A trip to a planetarium can be a surprisingly relaxing endeavor. It offers a comfortable and deep-set chair, calm and reassuring darkness, and an hour or so to power down your phone and contemplate the vastness of the universe. Add a little rock-n-roll and some free pizza and it’s a prime spot to ride a good buzz or just get in a little afternoon break from reality. On November 13, the Manfred Olson Planetarium, located in the Physics Building on the UWM campus, 1900 E Kenwood Blvd., will celebrate its 50th anniversary with “Rock and Rockets,” a 1960s-themed stargazing party. Each show will feature a ’60s-heavy soundtrack with video highlights of the era’s most iconic moments.

The planetarium projector sits beneath a 30-foot dome covered in a concave movie screen. Using a series of lenses and prisms, an arc of light bounces through the device – which looks every bit like a world-destroying laser from an old movie – to project a detailed reproduction of the night’s sky above. Built near the height of the Space Race, the planetarium was named for Dr. Manfred Olson, who died shortly after the facility opened to the public. Olson was the first lecturer at the planetarium and spent the final years of his long career – which included vital work on the development of the Geiger counter –  at UWM.

WHAT THIS EXERCISE ASKS:
(a) For the planetarium article, mark each statement yes or no and back it up with the deciding words of the article, quoted exactly: (i) The projector sits beneath a dome that is 30 feet across. (ii) Manfred Olson lived for many years after the planetarium opened to the public. (iii) The anniversary party has a 1970s theme.
(b) Write the next part of the planetarium article, starting right after its last sentence.
The listing has nothing to do with anything asked here.

RECORDED INFORMATION:
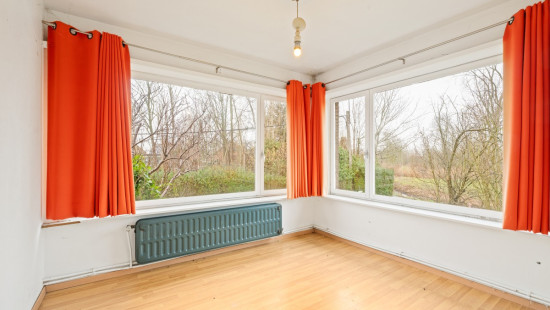 Singelweg - 21 - - 9200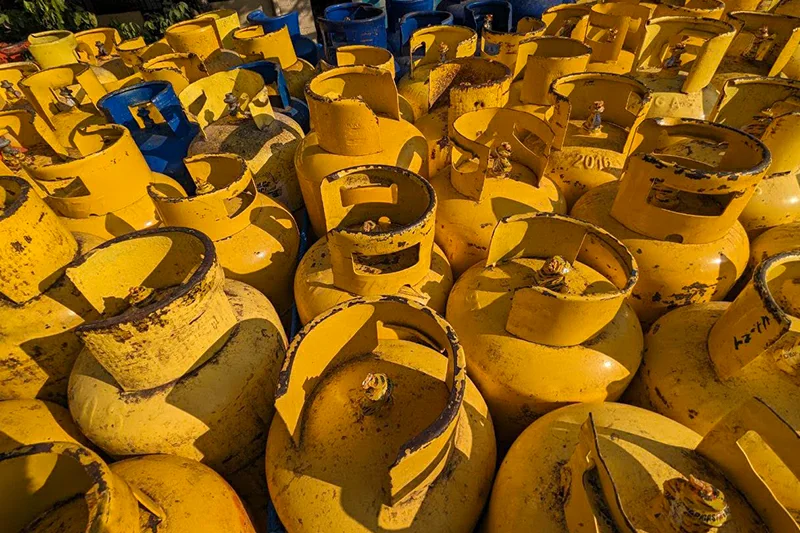 El subsidio al gas tiene el peor desempeño y menor eficiencia, según estudio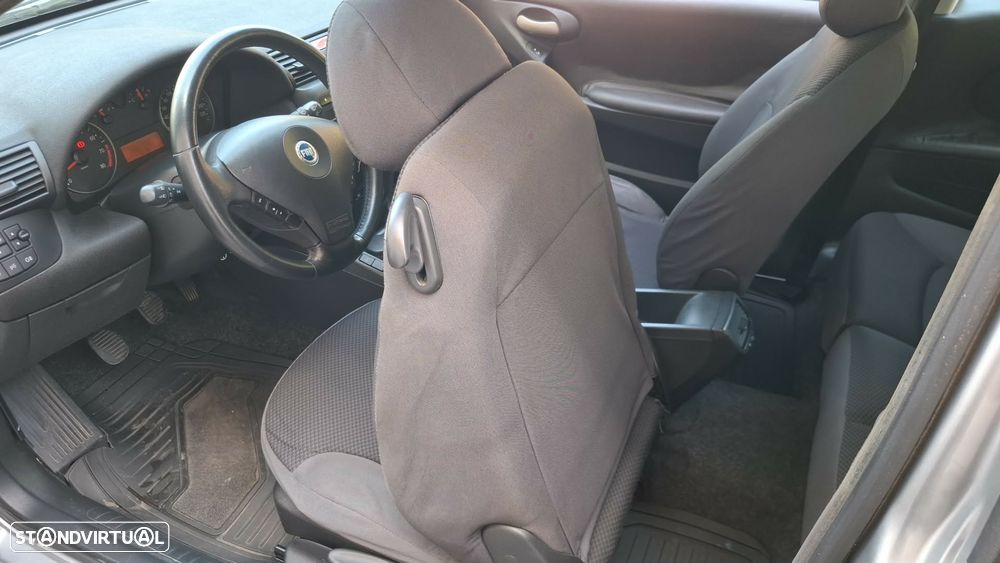 Fiat Stilo 1.4 16V Sport - 11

EXPECTED RESPONSES:
(a)
(i) Yes: "The planetarium projector sits beneath a 30-foot dome covered in a concave movie screen."
(ii) No: "who died shortly after the facility opened to the public"
(iii) No: "a 1960s-themed stargazing party"

(b)
 

Initially, the planetarium was intended primarily for use by students and private groups. More recently, however, public shows have opened up access to the facility. Dr. Jean Creighton, who became directory of the planetarium in 2007, made it a goal to increase awareness and public use of the facility. Creighton instituted the Friday Night Show, a public program with a rotating topic. Through December 16, the program is focused on the mystery and majesty of the northern lights (Friday nights at 7 p.m., $4). The planetarium has also added Astrobreak, a similar program held on Wednesday afternoons (12:15-12:45, free), and Stargazing, an evening program on the observation roof of the building (see this page for more info).

The Rock and Rockets event is the first of its kind at the planetarium. In addition to snacks and the ’60s-themed show, there will be a display on the history of the facility and a presentation on the history and science of rockets. Era-inspired faux cocktails will also be served. The program runs from 3:00 p.m. to 5:30 p.m. on Sunday, November 13, with stargazing shows at 3:00, 3:45, and 4:30.